>> BEGIN MATERIAL SUPPLIED

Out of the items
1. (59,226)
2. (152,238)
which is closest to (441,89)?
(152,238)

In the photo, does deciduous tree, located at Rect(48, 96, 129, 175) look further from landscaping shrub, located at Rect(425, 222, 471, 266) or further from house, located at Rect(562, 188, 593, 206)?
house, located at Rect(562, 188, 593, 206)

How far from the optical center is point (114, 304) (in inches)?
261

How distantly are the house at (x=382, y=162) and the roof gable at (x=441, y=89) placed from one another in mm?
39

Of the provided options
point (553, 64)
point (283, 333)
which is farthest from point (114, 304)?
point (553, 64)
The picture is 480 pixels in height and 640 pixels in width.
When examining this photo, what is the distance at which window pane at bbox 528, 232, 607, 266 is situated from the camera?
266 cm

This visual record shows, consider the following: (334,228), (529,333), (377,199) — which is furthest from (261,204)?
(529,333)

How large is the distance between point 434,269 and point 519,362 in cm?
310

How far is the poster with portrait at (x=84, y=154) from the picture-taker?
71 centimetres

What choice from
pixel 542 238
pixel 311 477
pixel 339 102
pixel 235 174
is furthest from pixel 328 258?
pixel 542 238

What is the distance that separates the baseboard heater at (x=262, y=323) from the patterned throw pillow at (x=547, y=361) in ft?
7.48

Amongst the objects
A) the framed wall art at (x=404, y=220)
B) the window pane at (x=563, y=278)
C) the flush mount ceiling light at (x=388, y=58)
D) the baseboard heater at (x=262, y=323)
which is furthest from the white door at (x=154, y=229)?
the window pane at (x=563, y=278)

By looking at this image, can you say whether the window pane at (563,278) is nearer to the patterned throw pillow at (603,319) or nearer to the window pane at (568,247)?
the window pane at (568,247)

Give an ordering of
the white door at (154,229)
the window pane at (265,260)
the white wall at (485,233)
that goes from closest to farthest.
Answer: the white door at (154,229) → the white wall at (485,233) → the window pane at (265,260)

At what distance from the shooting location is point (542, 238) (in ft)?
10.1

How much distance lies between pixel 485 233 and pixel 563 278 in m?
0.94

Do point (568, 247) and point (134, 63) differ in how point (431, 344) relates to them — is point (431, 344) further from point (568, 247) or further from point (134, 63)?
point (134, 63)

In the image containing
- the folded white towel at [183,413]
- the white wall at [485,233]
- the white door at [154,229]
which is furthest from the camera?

>> END MATERIAL SUPPLIED

* EXERCISE: Transcribe every record above exactly as it appears.

* TASK SOLUTION:
Out of the items
1. (59,226)
2. (152,238)
which is closest to (441,89)?
(152,238)

In the photo, does deciduous tree, located at Rect(48, 96, 129, 175) look further from landscaping shrub, located at Rect(425, 222, 471, 266) or further from house, located at Rect(562, 188, 593, 206)?
house, located at Rect(562, 188, 593, 206)

How far from the optical center is point (114, 304) (in inches)?
261

How distantly are the house at (x=382, y=162) and the roof gable at (x=441, y=89) placed from one another in mm?
39

Of the provided options
point (553, 64)
point (283, 333)
which is farthest from point (114, 304)?
point (553, 64)
The picture is 480 pixels in height and 640 pixels in width.
When examining this photo, what is the distance at which window pane at bbox 528, 232, 607, 266 is situated from the camera?
266 cm

This visual record shows, consider the following: (334,228), (529,333), (377,199) — which is furthest from (261,204)?
(529,333)

How large is the distance between point 434,269 and point 519,362 in cm?
310

How far is the poster with portrait at (x=84, y=154) from the picture-taker?
71 centimetres

What choice from
pixel 542 238
pixel 311 477
pixel 339 102
pixel 235 174
is furthest from pixel 328 258?
pixel 542 238

What is the distance that separates the baseboard heater at (x=262, y=323) from the patterned throw pillow at (x=547, y=361) in ft?
7.48

Amongst the objects
A) the framed wall art at (x=404, y=220)
B) the window pane at (x=563, y=278)
C) the flush mount ceiling light at (x=388, y=58)
D) the baseboard heater at (x=262, y=323)
which is furthest from the white door at (x=154, y=229)?
the window pane at (x=563, y=278)

By looking at this image, can you say whether the window pane at (563,278) is nearer to the patterned throw pillow at (603,319) or nearer to the window pane at (568,247)?
the window pane at (568,247)

Give an ordering of
the white door at (154,229)
the window pane at (265,260)
the white wall at (485,233)
that goes from closest to farthest.
Answer: the white door at (154,229) → the white wall at (485,233) → the window pane at (265,260)

At what distance from the shooting location is point (542, 238) (in ft)?
10.1

How much distance lies between pixel 485 233 and pixel 563 278 in m?
0.94

Do point (568, 247) and point (134, 63) differ in how point (431, 344) relates to them — is point (431, 344) further from point (568, 247) or further from point (134, 63)?
point (134, 63)

In the image containing
- the folded white towel at [183,413]
- the white wall at [485,233]
- the white door at [154,229]
which is furthest from the camera?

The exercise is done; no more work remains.